Provided records =
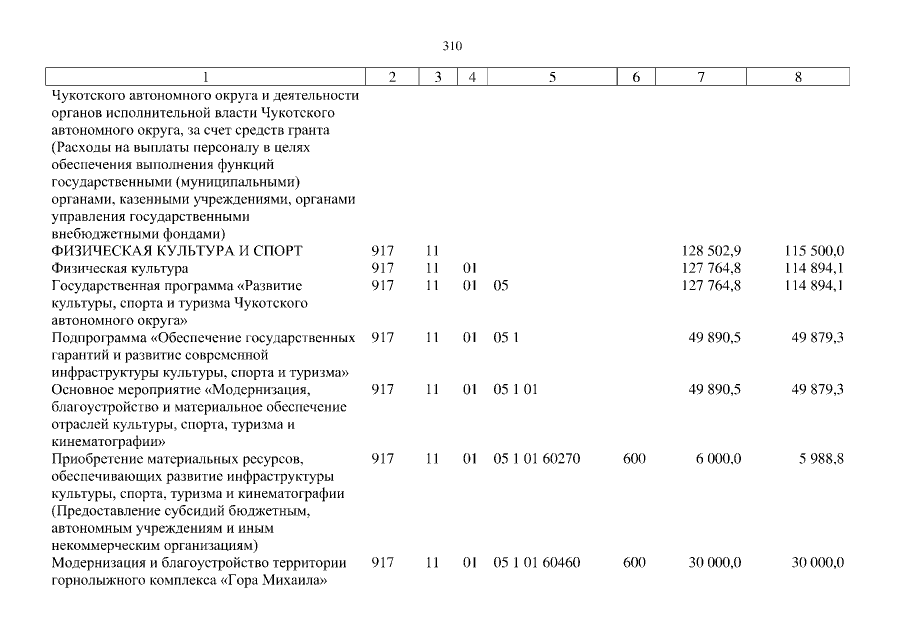 310

| 1 | 2 | 3 | 4 | 5 | 6 | 7 | 8 |
|---|---|---|---|---|---|---|---|
| Чукотского автономного округа и деятельности органов исполнительной власти Чукотского автономного округа, за счет средств гранта (Расходы на выплаты персоналу в целях обеспечения выполнения функций государственными (муниципальными) органами, казенными учреждениями, органами управления государственными внебюджетными фондами) | | | | | | | |
| ФИЗИЧЕСКАЯ КУЛЬТУРА И СПОРТ | 917 | 11 | | | | 128 502,9 | 115 500,0 |
| Физическая культура | 917 | 11 | 01 | | | 127 764,8 | 114 894,1 |
| Государственная программа «Развитие культуры, спорта и туризма Чукотского автономного округа» | 917 | 11 | 01 | 05 | | 127 764,8 | 114 894,1 |
| Подпрограмма «Обеспечение государственных гарантий и развитие современной инфраструктуры культуры, спорта и туризма» | 917 | 11 | 01 | 05 1 | | 49 890,5 | 49 879,3 |
| Основное мероприятие «Модернизация, благоустройство и материальное обеспечение отраслей культуры, спорта, туризма и кинематографии» | 917 | 11 | 01 | 05 1 01 | | 49 890,5 | 49 879,3 |
| Приобретение материальных ресурсов, обеспечивающих развитие инфраструктуры культуры, спорта, туризма и кинематографии (Предоставление субсидий бюджетным, автономным учреждениям и иным некоммерческим организациям) | 917 | 11 | 01 | 05 1 01 60270 | 600 | 6 000,0 | 5 988,8 |
| Модернизация и благоустройство территории горнолыжного комплекса «Гора Михаила» | 917 | 11 | 01 | 05 1 01 60460 | 600 | 30 000,0 | 30 000,0 |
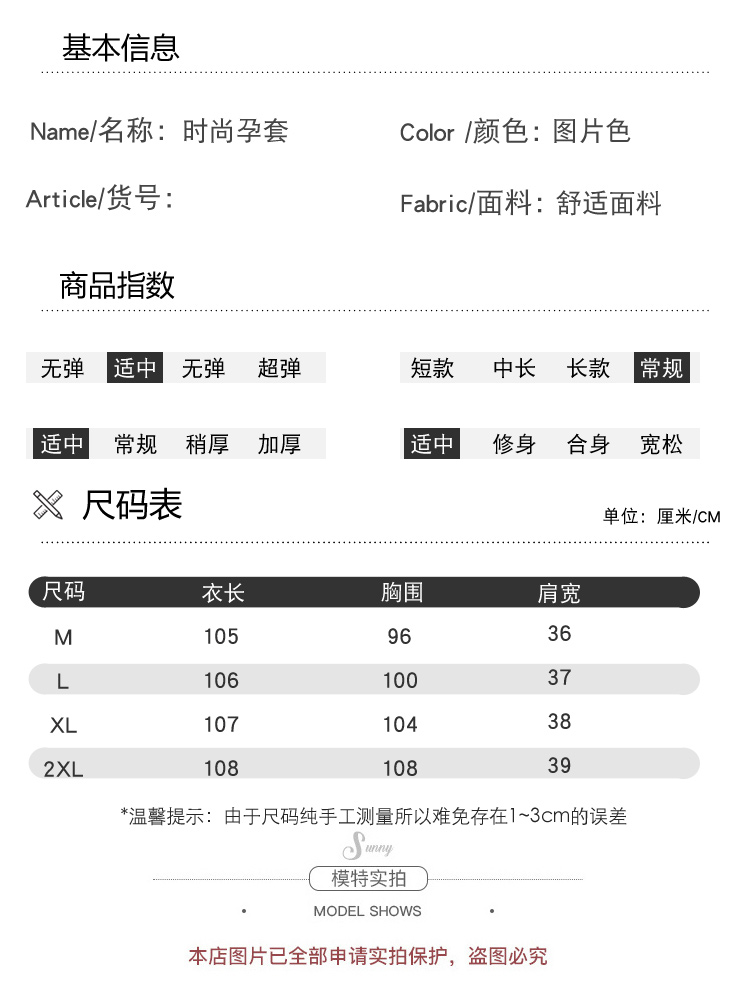 基本信息

Name/名称：时尚孕套

Color /颜色：图片色

Article/货号：

Fabric/面料：舒适面料

商品指数

无弹 适中 无弹 超弹

短款 中长 长款 常规

适中 常规 稍厚 加厚

适中 修身 合身 宽松

尺码表

单位：厘米/CM

| 尺码 | 衣长 | 胸围 | 肩宽 |
|---|---|---|---|
| M | 105 | 96 | 36 |
| L | 106 | 100 | 37 |
| XL | 107 | 104 | 38 |
| 2XL | 108 | 108 | 39 |

*温馨提示：由于尺码纯手工测量所以难免存在1~3cm的误差

Sunny

模特实拍

MODEL SHOWS

本店图片已全部申请实拍保护，盗图必究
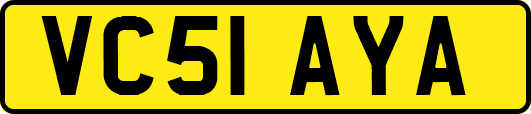 VC51 AYA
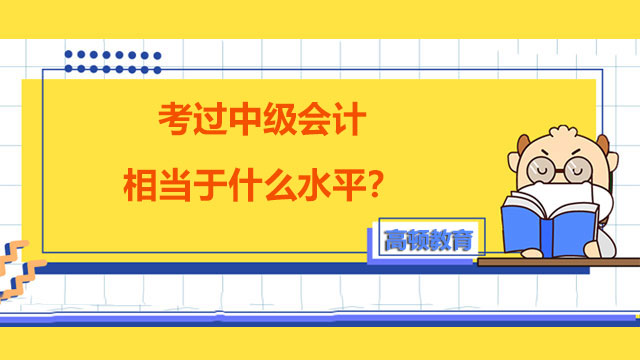 考过中级会计
相当于什么水平？

高顿教育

Brief = Scan the material above for the string "автономного". Copy each line that holds it.

Exercise answer =
| Чукотского автономного округа и деятельности органов исполнительной власти Чукотского автономного округа, за счет средств гранта (Расходы на выплаты персоналу в целях обеспечения выполнения функций государственными (муниципальными) органами, казенными учреждениями, органами управления государственными внебюджетными фондами) | | | | | | | |
| Государственная программа «Развитие культуры, спорта и туризма Чукотского автономного округа» | 917 | 11 | 01 | 05 | | 127 764,8 | 114 894,1 |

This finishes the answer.